April 13 (Bloomberg) -- JPMorgan Chase & Co., the second-biggest U.S. bank by assets, may settle an investigation into the bank’s foreclosure practices by federal regulators as early as today, executives said.
The bank took a $1.1 billion charge and may add as many as 3,000 employees to comply with the consent agreement, Chief Executive Officer Jamie Dimon and Chief Financial Officer Doug Braunstein told reporters on a conference call today after the bank reported a 67 percent increase in net income. The accord involves the Office of the Comptroller of the Currency and the Federal Reserve, the bankers said.
“They are going to issue some very significant changes,” Braunstein said. The agreement will address “weaknesses with our processes and controls” when the bank forecloses on overdue homeowners and cover the New York-based company’s use of affidavits, fees and documentation, he said.
The $1.1 billion writedown on mortgage-servicing rights led the retail-banking division to post its first loss in a year. Revenue from mortgage fees and related income was negative $489 million, the first time the lender has had negative revenue in that business since at least its merger with Bank One Corp. in 2004. The writedown represented about 8 percent of the $13.6 billion total carrying value of the bank’s MSRs at Dec. 31.
While the agreement doesn’t include fines, Dimon said regulators reserved the right to levy penalties in the future.

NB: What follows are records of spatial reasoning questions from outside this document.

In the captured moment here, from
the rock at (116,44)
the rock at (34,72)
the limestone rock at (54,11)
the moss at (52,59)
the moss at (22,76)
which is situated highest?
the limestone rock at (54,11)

“There are a lot of interested parties, it’s complex and eventually there will be penalties and fines paid and other changes made to things. So we just don’t know yet,” Dimon said.
Representative Elijah Cummings, a Democrat from Maryland, sent a letter to the OCC, calling on the regulator to postpone the consent agreement and brief Congress on its investigation into foreclosure processes, the lawmaker said today in a statement. The OCC agreed to brief Cummings on the investigation, the statement said.
“I remain deeply concerned with any proposed consent orders that would allow mortgage servicers to continue disregarding their legal and contractual obligations, and that fail to rectify the damage that servicers have inflicted on borrowers, investors, communities, and the U.S. economy,” Cummings said in the letter dated yesterday.
JPMorgan is the third-largest servicer in the U.S., trailing Bank of America Corp. and Wells Fargo & Co. Servicers collect payments from borrowers and pass them on to mortgage lenders or investors, less fees. They also keep records, manage escrow accounts and contact delinquent debtors.
Under U.S. accounting rules in place since 1995, banks should report the value of mortgage-servicing rights on a fair-market basis, or roughly what they would bring in a sale. A bank must record a loss whenever it sells MSRs for a price below where they’re marked on the books.